### What you have to do
Copy each line of the listing below exactly.

### Data supplied
--

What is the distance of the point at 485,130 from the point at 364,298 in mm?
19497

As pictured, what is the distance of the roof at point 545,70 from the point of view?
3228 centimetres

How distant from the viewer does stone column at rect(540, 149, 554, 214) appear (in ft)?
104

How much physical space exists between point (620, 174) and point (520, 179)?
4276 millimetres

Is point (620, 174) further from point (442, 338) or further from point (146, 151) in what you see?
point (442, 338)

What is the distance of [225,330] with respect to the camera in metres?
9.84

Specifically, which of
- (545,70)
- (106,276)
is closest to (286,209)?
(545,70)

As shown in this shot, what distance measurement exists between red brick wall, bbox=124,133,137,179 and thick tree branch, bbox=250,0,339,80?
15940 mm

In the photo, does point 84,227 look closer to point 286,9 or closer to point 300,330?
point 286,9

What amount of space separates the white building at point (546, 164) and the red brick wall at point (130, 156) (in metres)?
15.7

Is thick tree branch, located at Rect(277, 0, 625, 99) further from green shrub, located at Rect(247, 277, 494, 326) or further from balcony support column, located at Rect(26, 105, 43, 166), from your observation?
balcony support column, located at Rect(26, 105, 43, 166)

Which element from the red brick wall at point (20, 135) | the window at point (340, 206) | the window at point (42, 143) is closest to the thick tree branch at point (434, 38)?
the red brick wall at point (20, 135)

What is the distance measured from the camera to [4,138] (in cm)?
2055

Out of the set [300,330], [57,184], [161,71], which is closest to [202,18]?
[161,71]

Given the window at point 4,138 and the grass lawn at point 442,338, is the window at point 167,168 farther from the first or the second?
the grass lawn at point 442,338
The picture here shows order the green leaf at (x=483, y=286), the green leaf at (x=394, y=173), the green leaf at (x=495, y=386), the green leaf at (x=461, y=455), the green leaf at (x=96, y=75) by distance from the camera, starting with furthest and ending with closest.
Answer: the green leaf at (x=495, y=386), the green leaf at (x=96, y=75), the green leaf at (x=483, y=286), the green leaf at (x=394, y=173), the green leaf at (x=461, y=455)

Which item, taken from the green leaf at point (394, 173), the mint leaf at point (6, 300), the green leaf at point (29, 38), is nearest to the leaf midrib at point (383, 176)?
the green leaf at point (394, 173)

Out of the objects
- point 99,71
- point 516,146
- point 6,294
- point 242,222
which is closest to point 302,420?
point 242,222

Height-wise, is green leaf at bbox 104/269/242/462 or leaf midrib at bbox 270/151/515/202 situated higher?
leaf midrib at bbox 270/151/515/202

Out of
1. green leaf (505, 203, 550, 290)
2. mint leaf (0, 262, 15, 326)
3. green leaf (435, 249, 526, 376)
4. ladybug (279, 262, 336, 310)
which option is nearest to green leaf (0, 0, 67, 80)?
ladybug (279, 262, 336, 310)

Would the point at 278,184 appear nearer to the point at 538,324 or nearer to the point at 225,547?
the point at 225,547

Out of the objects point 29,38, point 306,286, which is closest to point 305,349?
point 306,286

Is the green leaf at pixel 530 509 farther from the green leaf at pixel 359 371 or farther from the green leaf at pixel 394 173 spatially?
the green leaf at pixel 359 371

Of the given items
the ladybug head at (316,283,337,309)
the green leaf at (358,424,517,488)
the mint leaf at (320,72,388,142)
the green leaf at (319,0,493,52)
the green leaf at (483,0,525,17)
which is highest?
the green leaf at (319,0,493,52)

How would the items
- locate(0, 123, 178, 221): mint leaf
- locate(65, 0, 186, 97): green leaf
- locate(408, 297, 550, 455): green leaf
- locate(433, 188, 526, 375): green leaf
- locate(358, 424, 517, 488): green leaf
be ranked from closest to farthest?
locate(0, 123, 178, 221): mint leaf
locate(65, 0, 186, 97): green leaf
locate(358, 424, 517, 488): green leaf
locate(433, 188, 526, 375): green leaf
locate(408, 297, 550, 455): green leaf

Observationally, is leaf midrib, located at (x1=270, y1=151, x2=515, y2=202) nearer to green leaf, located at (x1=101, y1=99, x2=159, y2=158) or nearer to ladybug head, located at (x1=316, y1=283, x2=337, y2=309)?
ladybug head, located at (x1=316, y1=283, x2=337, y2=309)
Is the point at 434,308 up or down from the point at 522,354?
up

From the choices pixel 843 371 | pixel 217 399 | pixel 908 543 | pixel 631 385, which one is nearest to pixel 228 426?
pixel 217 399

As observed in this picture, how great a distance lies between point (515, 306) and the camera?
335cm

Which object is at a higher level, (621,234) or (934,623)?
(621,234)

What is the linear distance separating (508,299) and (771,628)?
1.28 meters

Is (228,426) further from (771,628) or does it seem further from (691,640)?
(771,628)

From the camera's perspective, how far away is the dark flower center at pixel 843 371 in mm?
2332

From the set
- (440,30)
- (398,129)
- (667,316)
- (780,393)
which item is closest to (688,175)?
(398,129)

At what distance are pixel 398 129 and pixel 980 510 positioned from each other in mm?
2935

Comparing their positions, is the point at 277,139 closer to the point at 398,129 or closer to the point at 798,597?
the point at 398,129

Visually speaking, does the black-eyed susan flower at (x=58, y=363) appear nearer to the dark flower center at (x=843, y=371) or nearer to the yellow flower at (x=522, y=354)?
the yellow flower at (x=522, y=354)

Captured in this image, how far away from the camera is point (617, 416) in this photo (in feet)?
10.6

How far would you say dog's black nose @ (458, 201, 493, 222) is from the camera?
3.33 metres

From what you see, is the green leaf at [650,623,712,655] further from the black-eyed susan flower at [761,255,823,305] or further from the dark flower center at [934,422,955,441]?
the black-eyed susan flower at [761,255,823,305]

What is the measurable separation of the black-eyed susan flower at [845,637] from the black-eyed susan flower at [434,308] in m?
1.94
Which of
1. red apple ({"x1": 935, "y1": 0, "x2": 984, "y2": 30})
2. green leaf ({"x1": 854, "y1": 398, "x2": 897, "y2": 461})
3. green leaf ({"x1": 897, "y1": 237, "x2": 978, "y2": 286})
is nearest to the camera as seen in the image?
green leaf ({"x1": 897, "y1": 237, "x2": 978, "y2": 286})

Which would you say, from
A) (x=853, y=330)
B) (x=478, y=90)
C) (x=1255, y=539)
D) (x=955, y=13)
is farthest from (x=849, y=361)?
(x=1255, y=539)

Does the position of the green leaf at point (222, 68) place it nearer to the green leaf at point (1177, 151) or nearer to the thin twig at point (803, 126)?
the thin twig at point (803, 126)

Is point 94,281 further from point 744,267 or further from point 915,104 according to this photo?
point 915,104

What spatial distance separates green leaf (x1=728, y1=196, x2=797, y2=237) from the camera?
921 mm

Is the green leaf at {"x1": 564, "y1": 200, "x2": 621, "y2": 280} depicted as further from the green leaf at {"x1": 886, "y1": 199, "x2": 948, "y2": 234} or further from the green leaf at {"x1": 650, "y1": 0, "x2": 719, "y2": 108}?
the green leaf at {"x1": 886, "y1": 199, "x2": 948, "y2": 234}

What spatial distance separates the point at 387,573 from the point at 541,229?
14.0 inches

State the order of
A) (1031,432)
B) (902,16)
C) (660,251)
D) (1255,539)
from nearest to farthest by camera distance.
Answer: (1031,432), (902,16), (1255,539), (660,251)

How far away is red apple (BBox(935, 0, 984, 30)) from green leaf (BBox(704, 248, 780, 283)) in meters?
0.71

--

### Answer for the task
What is the distance of the point at 485,130 from the point at 364,298 in mm?
19497

As pictured, what is the distance of the roof at point 545,70 from the point of view?
3228 centimetres

How distant from the viewer does stone column at rect(540, 149, 554, 214) appear (in ft)?
104

How much physical space exists between point (620, 174) and point (520, 179)?
4276 millimetres

Is point (620, 174) further from point (442, 338) or further from point (146, 151) in what you see?
point (442, 338)

What is the distance of [225,330] with respect to the camera in metres?
9.84

Specifically, which of
- (545,70)
- (106,276)
is closest to (286,209)?
(545,70)

As shown in this shot, what distance measurement exists between red brick wall, bbox=124,133,137,179 and thick tree branch, bbox=250,0,339,80?
15940 mm

In the photo, does point 84,227 look closer to point 286,9 or closer to point 300,330?
point 286,9

What amount of space separates the white building at point (546, 164) and the red brick wall at point (130, 156) (in metres)?
15.7

Is thick tree branch, located at Rect(277, 0, 625, 99) further from green shrub, located at Rect(247, 277, 494, 326) or further from balcony support column, located at Rect(26, 105, 43, 166), from your observation?
balcony support column, located at Rect(26, 105, 43, 166)

Which element from the red brick wall at point (20, 135) | the window at point (340, 206) | the window at point (42, 143) is closest to the thick tree branch at point (434, 38)?
the red brick wall at point (20, 135)

What is the distance measured from the camera to [4,138] (in cm)?
2055

Out of the set [300,330], [57,184], [161,71], which is closest to [202,18]?
[161,71]

Given the window at point 4,138 and the grass lawn at point 442,338, is the window at point 167,168 farther from the first or the second?
the grass lawn at point 442,338
The picture here shows order the green leaf at (x=483, y=286), the green leaf at (x=394, y=173), the green leaf at (x=495, y=386), the green leaf at (x=461, y=455), the green leaf at (x=96, y=75) by distance from the camera, starting with furthest and ending with closest.
Answer: the green leaf at (x=495, y=386), the green leaf at (x=96, y=75), the green leaf at (x=483, y=286), the green leaf at (x=394, y=173), the green leaf at (x=461, y=455)

Which item, taken from the green leaf at point (394, 173), the mint leaf at point (6, 300), the green leaf at point (29, 38), is nearest to the leaf midrib at point (383, 176)?
the green leaf at point (394, 173)

Out of the objects
- point 99,71
- point 516,146
- point 6,294
- point 242,222
which is closest to point 302,420?
point 242,222

Height-wise, is green leaf at bbox 104/269/242/462 or leaf midrib at bbox 270/151/515/202 situated higher?
leaf midrib at bbox 270/151/515/202

Out of
1. green leaf (505, 203, 550, 290)
2. mint leaf (0, 262, 15, 326)
3. green leaf (435, 249, 526, 376)
4. ladybug (279, 262, 336, 310)
which option is nearest to green leaf (0, 0, 67, 80)?
ladybug (279, 262, 336, 310)

Would the point at 278,184 appear nearer to the point at 538,324 or nearer to the point at 225,547?
the point at 225,547

Out of the objects point 29,38, point 306,286, which is closest to point 305,349?
point 306,286

Is the green leaf at pixel 530 509 farther from the green leaf at pixel 359 371 or farther from the green leaf at pixel 394 173 spatially?
the green leaf at pixel 359 371

Of the given items
the ladybug head at (316,283,337,309)
the green leaf at (358,424,517,488)
the mint leaf at (320,72,388,142)
the green leaf at (319,0,493,52)
the green leaf at (483,0,525,17)
which is highest?
the green leaf at (319,0,493,52)

How would the items
- locate(0, 123, 178, 221): mint leaf
- locate(65, 0, 186, 97): green leaf
- locate(408, 297, 550, 455): green leaf
- locate(433, 188, 526, 375): green leaf
- locate(358, 424, 517, 488): green leaf
be ranked from closest to farthest?
locate(0, 123, 178, 221): mint leaf
locate(65, 0, 186, 97): green leaf
locate(358, 424, 517, 488): green leaf
locate(433, 188, 526, 375): green leaf
locate(408, 297, 550, 455): green leaf

Observationally, is leaf midrib, located at (x1=270, y1=151, x2=515, y2=202) nearer to green leaf, located at (x1=101, y1=99, x2=159, y2=158) or nearer to ladybug head, located at (x1=316, y1=283, x2=337, y2=309)?
ladybug head, located at (x1=316, y1=283, x2=337, y2=309)
Is the point at 434,308 up or down from the point at 522,354?
up

From the choices pixel 843 371 | pixel 217 399 | pixel 908 543 | pixel 631 385, which one is nearest to pixel 228 426?
pixel 217 399

As observed in this picture, how great a distance lies between point (515, 306) and the camera?
335cm

Which object is at a higher level, (621,234) or (934,623)?
(621,234)

What is the linear distance separating (508,299) and (771,628)?
1.28 meters

Is (228,426) further from (771,628) or does it seem further from (691,640)?
(771,628)

From the camera's perspective, how far away is the dark flower center at pixel 843 371 in mm?
2332

From the set
- (440,30)
- (398,129)
- (667,316)
- (780,393)
which item is closest to (688,175)?
(398,129)

At what distance are pixel 398 129 and pixel 980 510 positioned from each other in mm?
2935

Comparing their positions, is the point at 277,139 closer to the point at 398,129 or closer to the point at 798,597?
the point at 398,129

Visually speaking, does the black-eyed susan flower at (x=58, y=363) appear nearer to the dark flower center at (x=843, y=371) or nearer to the yellow flower at (x=522, y=354)?
the yellow flower at (x=522, y=354)

Captured in this image, how far away from the camera is point (617, 416) in this photo (in feet)?
10.6

How far would you say dog's black nose @ (458, 201, 493, 222) is from the camera?
3.33 metres

From what you see, is the green leaf at [650,623,712,655] further from the black-eyed susan flower at [761,255,823,305] or further from the dark flower center at [934,422,955,441]?
the black-eyed susan flower at [761,255,823,305]

What is the measurable separation of the black-eyed susan flower at [845,637] from the black-eyed susan flower at [434,308] in m?
1.94
Which of
1. red apple ({"x1": 935, "y1": 0, "x2": 984, "y2": 30})
2. green leaf ({"x1": 854, "y1": 398, "x2": 897, "y2": 461})
3. green leaf ({"x1": 897, "y1": 237, "x2": 978, "y2": 286})
is nearest to the camera as seen in the image?
green leaf ({"x1": 897, "y1": 237, "x2": 978, "y2": 286})

Which would you say, from
A) (x=853, y=330)
B) (x=478, y=90)
C) (x=1255, y=539)
D) (x=955, y=13)
is farthest from (x=849, y=361)?
(x=1255, y=539)

Does the position of the green leaf at point (222, 68) place it nearer to the green leaf at point (1177, 151) or nearer to the thin twig at point (803, 126)?
the thin twig at point (803, 126)

Is point 94,281 further from point 744,267 or further from point 915,104 according to this photo?
point 915,104

What spatial distance separates green leaf (x1=728, y1=196, x2=797, y2=237) from the camera?
921 mm

Is the green leaf at {"x1": 564, "y1": 200, "x2": 621, "y2": 280} depicted as further from the green leaf at {"x1": 886, "y1": 199, "x2": 948, "y2": 234} or further from the green leaf at {"x1": 650, "y1": 0, "x2": 719, "y2": 108}?
the green leaf at {"x1": 886, "y1": 199, "x2": 948, "y2": 234}

What spatial distance separates the point at 387,573 from the point at 541,229?
14.0 inches

State the order of
A) (1031,432)
B) (902,16)
C) (660,251)
D) (1255,539)
from nearest to farthest by camera distance.
Answer: (1031,432), (902,16), (1255,539), (660,251)

How far away is red apple (BBox(935, 0, 984, 30)) from green leaf (BBox(704, 248, 780, 283)) in meters?
0.71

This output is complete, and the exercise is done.